Because of too few teachers

Teacher in classroom in Burkina Faso

Picture: Global Partnership for Education

In order to achieve the United Nations Millennium Development Goal 2 of universal primary education by the end of 2015, 5.2 million teachers need to be recruited. It is the lack of qualified teachers that leaves one  in five children who attend primary school in sub-Saharan Africa unable to read or write by the time they leave.

Because they’re a child labourer

A boy working at a gold mine in Democratic Republic of Congo

Picture: OCHA/Philip Kropf

A child worker pans for gold at a mine in the Democratic Republic of Congo. By mid-afternoon, most children around the world are watching the clock and waiting for the home-time bell to ring. But there are more than 168 million child labourers – 11% of all children in the world – who are working instead of learning. More than half of them work in farming and almost a third in the service sector.

Because of poor sanitation

school toilets

In many parts of the world it’s not as easy as raising your hand and asking to go to the toilet. Many girls – particularly adolescents who are menstruating – don’t go to school because of a lack of privacy, unavailability of sanitary disposal facilities and water shortages. They are also worried about sexual advances from boys in mixed toilets. The charity Water Aid reported that just 45% of schools in the least developed and low-income countries had adequate sanitation facilities. A school sanitation programme in Bangladesh saw an 11% rise in girls’ enrollment.
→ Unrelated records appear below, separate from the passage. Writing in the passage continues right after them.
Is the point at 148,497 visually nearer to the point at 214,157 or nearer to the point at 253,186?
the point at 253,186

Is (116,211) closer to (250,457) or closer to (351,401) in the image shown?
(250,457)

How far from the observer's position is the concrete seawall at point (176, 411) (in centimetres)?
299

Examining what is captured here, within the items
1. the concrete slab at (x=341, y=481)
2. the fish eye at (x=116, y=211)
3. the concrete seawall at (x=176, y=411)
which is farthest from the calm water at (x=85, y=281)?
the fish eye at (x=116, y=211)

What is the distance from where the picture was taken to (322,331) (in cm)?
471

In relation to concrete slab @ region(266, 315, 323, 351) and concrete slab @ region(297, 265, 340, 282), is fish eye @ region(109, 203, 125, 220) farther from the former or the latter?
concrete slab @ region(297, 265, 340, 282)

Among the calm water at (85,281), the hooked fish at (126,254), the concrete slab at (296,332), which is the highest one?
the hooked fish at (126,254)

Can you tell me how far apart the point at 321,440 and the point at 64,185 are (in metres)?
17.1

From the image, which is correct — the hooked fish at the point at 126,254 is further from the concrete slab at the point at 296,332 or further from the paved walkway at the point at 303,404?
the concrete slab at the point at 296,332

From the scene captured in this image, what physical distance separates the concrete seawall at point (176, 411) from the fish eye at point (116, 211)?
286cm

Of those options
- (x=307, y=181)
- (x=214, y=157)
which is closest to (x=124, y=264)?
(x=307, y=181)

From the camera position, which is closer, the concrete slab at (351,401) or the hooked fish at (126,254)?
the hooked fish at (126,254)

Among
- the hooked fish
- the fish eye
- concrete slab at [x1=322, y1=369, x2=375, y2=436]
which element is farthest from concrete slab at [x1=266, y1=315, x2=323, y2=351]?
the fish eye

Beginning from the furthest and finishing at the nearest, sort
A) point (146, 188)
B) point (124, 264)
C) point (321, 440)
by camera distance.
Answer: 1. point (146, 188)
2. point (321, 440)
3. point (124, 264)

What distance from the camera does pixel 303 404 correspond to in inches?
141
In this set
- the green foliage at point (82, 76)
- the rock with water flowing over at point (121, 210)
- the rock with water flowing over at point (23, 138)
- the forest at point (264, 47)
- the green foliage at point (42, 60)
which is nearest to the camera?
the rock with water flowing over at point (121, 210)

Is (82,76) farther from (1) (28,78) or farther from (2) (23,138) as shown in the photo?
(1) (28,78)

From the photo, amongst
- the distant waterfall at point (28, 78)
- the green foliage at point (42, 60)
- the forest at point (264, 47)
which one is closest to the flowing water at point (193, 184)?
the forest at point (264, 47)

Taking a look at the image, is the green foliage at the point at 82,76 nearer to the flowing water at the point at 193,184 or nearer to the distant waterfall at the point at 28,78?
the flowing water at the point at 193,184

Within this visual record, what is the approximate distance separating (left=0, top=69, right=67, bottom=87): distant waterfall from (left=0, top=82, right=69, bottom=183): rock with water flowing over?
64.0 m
Because there is no school

outdoor classroom in Malawi

Picture: buildOn

In some parts of the world, there just aren’t any schools. Many children in the developing world are taught outdoors when the weather permits. And many schools don’t even have desks or sufficient equipment. In sub-Saharan Africa more than 95 million schoolchildren don’t have a desk and worldwide the figure is estimated at over 400 million.